Un participant participe à un atelier pédagogique pour créer la plus grande fresque climatique de France à l'aide d'un ensemble de 42 affiches basées sur le rapport du Groupe d'experts intergouvernemental sur l'évolution du climat (GIEC), à Toulouse, dans le sud-ouest de la France, le 22 avril 2023. Photo : Matthieu RONDEL / AFP.
Le rapport du GIEC[1] nous permet de définir rigoureusement ce qu'on appelle la neutralité carbone et la neutralité climatique, et c'est très important. Il est important de comprendre que sur le plan global, ce qui fait chauffer la planète, ce n'est pas le flux des émissions, c'est le stock de gaz à effet de serre accumulé dans l’atmosphère.

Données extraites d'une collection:
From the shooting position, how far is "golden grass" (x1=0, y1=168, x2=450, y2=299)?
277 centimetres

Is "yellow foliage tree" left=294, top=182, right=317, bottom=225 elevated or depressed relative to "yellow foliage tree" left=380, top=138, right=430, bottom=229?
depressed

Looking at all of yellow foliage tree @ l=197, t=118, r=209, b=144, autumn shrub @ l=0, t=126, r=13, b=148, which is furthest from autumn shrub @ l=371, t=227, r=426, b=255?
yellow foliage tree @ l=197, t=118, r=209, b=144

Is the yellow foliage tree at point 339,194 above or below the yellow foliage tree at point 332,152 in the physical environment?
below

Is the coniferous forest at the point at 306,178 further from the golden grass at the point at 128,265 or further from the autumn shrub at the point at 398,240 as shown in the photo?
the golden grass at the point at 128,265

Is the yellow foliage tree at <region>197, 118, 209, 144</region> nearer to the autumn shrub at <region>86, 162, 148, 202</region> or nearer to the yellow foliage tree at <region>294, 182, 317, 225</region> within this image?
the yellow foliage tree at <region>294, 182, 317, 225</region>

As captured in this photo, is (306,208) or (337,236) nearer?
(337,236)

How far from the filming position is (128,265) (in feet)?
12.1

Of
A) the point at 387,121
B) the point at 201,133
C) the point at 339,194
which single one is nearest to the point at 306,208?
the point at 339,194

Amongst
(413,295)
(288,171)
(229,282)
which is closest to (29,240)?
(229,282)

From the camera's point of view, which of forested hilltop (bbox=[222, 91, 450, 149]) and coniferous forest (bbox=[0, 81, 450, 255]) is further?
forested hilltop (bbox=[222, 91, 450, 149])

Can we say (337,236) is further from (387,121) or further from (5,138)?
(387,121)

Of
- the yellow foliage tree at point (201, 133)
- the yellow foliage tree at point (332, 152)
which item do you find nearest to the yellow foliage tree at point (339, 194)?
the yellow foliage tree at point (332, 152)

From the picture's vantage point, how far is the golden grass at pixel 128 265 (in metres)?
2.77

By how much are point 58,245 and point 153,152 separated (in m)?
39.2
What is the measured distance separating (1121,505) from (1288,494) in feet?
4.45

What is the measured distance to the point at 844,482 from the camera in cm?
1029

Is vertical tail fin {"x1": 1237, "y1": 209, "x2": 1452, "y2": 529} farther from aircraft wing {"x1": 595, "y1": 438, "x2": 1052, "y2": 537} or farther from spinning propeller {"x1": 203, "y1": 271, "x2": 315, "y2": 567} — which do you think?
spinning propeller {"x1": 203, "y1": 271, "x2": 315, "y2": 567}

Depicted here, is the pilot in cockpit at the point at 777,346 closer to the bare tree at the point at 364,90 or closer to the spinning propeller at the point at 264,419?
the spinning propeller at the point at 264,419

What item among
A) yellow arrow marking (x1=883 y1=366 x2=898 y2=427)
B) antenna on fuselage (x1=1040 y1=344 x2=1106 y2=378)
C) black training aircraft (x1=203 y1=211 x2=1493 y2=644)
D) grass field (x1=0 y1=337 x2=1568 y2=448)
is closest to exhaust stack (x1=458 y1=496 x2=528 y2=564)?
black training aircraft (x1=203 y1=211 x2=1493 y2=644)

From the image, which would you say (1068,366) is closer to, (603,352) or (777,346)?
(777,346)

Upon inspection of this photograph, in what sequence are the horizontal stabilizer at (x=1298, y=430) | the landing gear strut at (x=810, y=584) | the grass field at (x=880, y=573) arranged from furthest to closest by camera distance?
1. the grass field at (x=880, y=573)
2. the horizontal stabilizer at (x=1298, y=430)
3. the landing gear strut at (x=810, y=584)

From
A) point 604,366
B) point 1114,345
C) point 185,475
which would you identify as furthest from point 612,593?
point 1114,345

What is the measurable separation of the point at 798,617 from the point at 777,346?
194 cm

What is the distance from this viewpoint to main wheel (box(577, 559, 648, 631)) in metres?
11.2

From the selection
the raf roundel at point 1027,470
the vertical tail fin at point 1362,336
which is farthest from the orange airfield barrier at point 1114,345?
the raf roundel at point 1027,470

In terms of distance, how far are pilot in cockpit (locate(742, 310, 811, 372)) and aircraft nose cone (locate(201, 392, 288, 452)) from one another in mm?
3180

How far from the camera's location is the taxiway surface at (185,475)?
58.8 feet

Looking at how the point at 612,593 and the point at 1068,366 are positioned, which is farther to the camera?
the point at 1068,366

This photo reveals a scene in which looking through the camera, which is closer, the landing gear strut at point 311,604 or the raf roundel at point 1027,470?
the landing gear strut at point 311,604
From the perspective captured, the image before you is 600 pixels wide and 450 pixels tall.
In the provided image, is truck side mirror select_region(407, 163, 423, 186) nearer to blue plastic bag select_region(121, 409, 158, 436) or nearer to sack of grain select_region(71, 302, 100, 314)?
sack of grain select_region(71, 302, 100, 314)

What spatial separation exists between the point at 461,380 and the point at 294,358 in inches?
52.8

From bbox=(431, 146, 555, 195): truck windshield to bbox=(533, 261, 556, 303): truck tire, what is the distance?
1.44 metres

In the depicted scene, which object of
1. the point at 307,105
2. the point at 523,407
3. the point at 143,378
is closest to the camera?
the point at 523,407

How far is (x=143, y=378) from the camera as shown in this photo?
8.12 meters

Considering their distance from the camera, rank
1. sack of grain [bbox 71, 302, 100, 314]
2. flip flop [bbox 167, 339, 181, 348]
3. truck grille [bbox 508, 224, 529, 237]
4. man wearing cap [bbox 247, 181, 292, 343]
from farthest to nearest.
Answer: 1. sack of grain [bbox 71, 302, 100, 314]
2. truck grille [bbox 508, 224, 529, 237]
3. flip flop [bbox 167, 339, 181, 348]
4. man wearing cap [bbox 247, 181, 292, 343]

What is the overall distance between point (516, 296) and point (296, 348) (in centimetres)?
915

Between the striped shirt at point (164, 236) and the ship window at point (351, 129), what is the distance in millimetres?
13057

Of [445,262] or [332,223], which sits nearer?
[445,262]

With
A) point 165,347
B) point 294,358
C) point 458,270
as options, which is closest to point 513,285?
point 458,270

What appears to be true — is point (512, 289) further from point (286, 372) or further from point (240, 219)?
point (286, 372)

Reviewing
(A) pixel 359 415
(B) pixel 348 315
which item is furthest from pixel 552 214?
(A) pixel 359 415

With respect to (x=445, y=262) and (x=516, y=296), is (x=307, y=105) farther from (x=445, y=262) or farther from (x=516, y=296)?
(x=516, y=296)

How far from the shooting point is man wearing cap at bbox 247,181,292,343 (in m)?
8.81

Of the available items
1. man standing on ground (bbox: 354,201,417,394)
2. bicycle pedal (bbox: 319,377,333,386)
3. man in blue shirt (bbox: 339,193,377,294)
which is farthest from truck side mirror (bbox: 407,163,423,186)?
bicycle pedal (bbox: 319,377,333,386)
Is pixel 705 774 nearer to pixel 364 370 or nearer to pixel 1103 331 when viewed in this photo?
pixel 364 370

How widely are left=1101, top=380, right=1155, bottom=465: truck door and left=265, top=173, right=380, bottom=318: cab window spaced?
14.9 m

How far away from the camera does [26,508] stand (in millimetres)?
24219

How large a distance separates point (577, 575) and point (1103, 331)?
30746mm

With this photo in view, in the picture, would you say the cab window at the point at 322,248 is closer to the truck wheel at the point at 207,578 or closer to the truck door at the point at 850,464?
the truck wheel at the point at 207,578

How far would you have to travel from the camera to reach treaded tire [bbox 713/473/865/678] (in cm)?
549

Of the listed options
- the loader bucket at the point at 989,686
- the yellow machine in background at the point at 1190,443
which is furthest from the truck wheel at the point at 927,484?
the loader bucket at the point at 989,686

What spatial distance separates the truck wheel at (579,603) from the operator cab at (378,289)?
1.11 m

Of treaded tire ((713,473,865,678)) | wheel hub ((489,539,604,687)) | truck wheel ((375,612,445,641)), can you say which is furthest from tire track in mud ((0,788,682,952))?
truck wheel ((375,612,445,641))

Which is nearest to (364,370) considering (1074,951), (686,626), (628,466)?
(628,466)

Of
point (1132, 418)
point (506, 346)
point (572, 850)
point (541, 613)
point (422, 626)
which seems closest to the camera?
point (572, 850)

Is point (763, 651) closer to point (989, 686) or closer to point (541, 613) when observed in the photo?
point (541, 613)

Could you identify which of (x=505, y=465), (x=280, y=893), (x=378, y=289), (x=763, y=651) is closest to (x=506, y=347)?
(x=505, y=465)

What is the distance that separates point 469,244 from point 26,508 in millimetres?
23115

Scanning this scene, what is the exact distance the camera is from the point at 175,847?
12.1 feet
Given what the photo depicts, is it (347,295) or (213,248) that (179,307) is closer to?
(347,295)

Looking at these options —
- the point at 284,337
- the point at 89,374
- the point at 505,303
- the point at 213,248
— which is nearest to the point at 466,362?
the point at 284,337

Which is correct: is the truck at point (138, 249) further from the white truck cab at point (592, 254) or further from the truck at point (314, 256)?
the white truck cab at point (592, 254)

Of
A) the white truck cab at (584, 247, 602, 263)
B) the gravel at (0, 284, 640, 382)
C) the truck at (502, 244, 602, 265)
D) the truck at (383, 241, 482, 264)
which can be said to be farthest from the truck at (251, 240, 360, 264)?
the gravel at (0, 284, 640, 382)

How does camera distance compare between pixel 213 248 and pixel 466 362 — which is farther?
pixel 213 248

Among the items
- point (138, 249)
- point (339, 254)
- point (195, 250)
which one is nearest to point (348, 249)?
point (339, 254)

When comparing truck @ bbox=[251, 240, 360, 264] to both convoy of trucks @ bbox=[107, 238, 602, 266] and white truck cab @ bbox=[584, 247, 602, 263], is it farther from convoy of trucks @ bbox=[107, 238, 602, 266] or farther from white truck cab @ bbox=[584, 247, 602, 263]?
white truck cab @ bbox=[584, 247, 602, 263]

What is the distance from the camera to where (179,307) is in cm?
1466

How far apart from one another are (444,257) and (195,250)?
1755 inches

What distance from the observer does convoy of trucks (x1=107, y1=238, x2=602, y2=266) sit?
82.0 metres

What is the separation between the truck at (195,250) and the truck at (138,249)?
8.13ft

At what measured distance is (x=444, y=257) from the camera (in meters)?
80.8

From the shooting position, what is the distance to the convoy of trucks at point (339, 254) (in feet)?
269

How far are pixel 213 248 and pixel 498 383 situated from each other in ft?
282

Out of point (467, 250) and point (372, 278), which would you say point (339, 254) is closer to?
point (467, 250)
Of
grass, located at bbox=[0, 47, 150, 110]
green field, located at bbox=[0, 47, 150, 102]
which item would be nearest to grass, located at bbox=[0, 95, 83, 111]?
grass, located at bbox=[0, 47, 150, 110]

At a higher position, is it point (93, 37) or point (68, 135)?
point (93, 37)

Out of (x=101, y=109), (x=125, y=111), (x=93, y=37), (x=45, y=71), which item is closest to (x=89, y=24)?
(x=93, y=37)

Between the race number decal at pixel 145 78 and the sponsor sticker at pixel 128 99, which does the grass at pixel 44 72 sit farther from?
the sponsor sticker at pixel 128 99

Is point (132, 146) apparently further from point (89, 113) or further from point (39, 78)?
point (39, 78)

EXERCICES:
1. D'après le texte sur la neutralité carbone, qu'est-ce qui fait chauffer la planète sur le plan global ?
2. Poursuivez le texte sur la neutralité carbone après sa dernière phrase.

RÉPONSES:
1. C'est le stock de gaz à effet de serre accumulé dans l'atmosphère, et non le flux des émissions.

2.
Pour atteindre la neutralité climatique, il faut arriver à une situation, où le flux d'entrée dans le stock de nos émissions de gaz à effet de serre va être égal ou inférieur au flux qui quitte l'atmosphère. Flux qui quitte l'atmosphère, soit parce que les gaz à effet de serre arrivent en fin de vie, soit parce que les puits de carbone, les océans, la biosphère, absorbent le carbone qui est dans l'atmosphère. Cette neutralité carbone doit être globale. Elle ne résultera pas de la somme des opérations de compensation carbone qu'on peut faire sur le plan micro-économique.
On peut tirer cinq leçons sur le sixième rapport d'évaluation (RE6) du Groupe d'experts intergouvernemental sur l'évolution du climat (GIEC) des Nations unies[2], en termes de neutralité climatique ou neutralité carbone. Pour rappel, ces deux concepts ne sont pas tout à fait équivalents.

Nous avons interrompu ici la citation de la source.